The probability of failure of #1 = 0.1, #2 = 0.2,#3 = 0.3,#4 = 0.4

(a) Now im trying to find the probability that the system works.

(b) Also, I need to find the prob. that at most 3 of these components work.

(c)Then, using conditional prob.
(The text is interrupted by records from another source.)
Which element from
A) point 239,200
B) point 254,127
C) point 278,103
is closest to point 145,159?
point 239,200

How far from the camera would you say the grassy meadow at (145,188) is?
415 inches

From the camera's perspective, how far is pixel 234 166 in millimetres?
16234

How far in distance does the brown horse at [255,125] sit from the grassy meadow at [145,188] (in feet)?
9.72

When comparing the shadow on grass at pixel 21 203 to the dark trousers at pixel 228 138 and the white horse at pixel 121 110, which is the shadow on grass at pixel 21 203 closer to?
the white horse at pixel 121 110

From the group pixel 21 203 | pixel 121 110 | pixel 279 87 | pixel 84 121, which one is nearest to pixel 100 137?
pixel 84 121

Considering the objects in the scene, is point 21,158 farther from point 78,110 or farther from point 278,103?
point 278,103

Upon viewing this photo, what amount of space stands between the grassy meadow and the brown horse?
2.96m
I can't seem to find the prob. that
. . the system works, given that at most 3 of the components work.

. . $\displaystyle \begin{array}{|c||c|c|} \hline \text{Component} & \text{P(work)} & \text{P(fail)} \\ \hline \#1 & 0.9 & 0.1 \\ \#2 & 0.8 & 0.2 \\ \#3 & 0.7 & 0.3 \\ \#4 & 0.6 & 0.4 \\ \hline \end{array}$

(a) The system works if:

. . [1] #1 works, #2 works, #3 works, and #4 works.

. . . . $\displaystyle P(1,2,3,4) \:=\:(0.9)(0.8)(0.7)(0.6) \:=\:0.3024$

. . [2] #1 works, #2 works, #3 works, and #4 fails.
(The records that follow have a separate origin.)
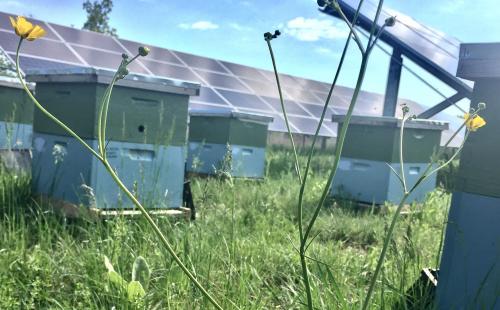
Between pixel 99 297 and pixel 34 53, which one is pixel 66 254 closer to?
pixel 99 297

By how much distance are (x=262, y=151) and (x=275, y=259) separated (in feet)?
12.4

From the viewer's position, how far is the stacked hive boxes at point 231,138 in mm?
5766

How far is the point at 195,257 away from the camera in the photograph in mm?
1888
. . . . $\displaystyle P(1,2,3,\overline4) \:=\:(0.9)(0.8)(0.7)(0.4) \:=\:0.2016$

. . [3] #1 works, #2 fails, #3 works, and #4 works.

. . . . $\displaystyle P(1,\overline2,3,4) \:=\:(0.9)(0,2)(0.7)(0.6) \:=\:0.0756$

Therefore: .$\displaystyle P(\text{system works}) \:=\:0.3024 + 0.2016 + 0.0756 \:=\:0.5796$

~ ~ ~ ~ ~ ~ ~ ~ ~ ~ ~ ~ ~ ~ ~ ~ ~ ~ ~ ~ ~ ~ ~ ~ ~ ~ ~ ~ ~ ~ ~ ~ ~ ~ ~ ~

(b) The opposite of "at most 3 components work" is "4 components work."
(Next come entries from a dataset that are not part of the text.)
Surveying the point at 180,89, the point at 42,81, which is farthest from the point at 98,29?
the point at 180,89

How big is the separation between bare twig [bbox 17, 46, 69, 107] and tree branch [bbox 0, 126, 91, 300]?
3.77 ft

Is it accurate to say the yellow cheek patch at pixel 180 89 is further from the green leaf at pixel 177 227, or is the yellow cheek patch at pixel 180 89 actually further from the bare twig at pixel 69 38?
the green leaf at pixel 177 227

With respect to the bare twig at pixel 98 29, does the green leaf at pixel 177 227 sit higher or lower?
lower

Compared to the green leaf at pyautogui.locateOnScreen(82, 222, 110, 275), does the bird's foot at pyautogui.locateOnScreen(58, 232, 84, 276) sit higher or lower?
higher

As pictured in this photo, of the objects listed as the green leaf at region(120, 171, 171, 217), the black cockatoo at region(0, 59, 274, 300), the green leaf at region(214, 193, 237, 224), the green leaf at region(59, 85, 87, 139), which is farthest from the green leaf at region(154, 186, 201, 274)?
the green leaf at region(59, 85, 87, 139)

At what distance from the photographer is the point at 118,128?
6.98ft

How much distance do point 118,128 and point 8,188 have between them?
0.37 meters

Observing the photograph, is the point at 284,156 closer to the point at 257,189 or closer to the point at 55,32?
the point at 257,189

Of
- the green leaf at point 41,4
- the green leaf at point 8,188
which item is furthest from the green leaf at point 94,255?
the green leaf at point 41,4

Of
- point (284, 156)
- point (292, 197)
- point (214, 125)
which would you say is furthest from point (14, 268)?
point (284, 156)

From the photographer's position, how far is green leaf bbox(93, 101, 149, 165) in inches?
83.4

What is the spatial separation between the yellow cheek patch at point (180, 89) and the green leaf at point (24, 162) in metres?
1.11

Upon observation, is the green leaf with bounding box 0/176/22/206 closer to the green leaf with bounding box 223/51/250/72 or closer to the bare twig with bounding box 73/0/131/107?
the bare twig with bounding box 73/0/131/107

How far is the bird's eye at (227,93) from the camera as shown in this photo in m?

. . $\displaystyle P(\text{4 work}) \:=\:(0.9)(0.8)(0.7)(0.6) \:=\:0.3024$

Therefore: .$\displaystyle P(\text{at most 3 work}) \;=\;1 - 0.3024 \;=\;0.6976$

~ ~ ~ ~ ~ ~ ~ ~ ~ ~ ~ ~ ~ ~ ~ ~ ~ ~ ~ ~ ~ ~ ~ ~ ~ ~ ~ ~ ~ ~ ~ ~ ~ ~ ~ ~

$\displaystyle (c)\;P(\text{system works }|\text{ at most 3 work}) \;=\;\dfrac{P(\text{system works }\wedge\text{ at most 3 work})}{P(\text{at most 3 work})}$

The numerator is [2] and [3] in part (a):

. . $\displaystyle [2]\;P(1,2,3,\overline4) \:=\:(0.9)(0.8)(0.7)(0.4) \:=\:0.2016$
. . $\displaystyle [3]\;P(1,\overline2,3,4) \:=\:(0.9)(0,2)(0.7)(0.6) \:=\:0.0756$

Hence, the numerator is: .$\displaystyle 0.2016 + 0.0756 \:=\:0.2772$

And we found the denominator in part (b): .$\displaystyle 0.6976$

Therefore: .$\displaystyle P(\text{system works }|\text{ at most 3 work}) \;=\;\dfrac{0.2772}{0.6976} \;=\;\dfrac{693}{1744}$
• Sep 18th 2010, 09:03 AM
mightydog78
Quote:

Originally Posted by mr fantastic
Is the working of each component assumed to be independent of the other components?

Pr(1 works) = 0.9.

Pr(2 or 4 works) = Pr(2 works) + Pr(4 works) - Pr( 2 and 4 both work) = ....

Pr(3 works) = ....

they are independent of each other but a 1 and 3 need to work for the whole system to work, and 2 or 4 must work for the system to work as well.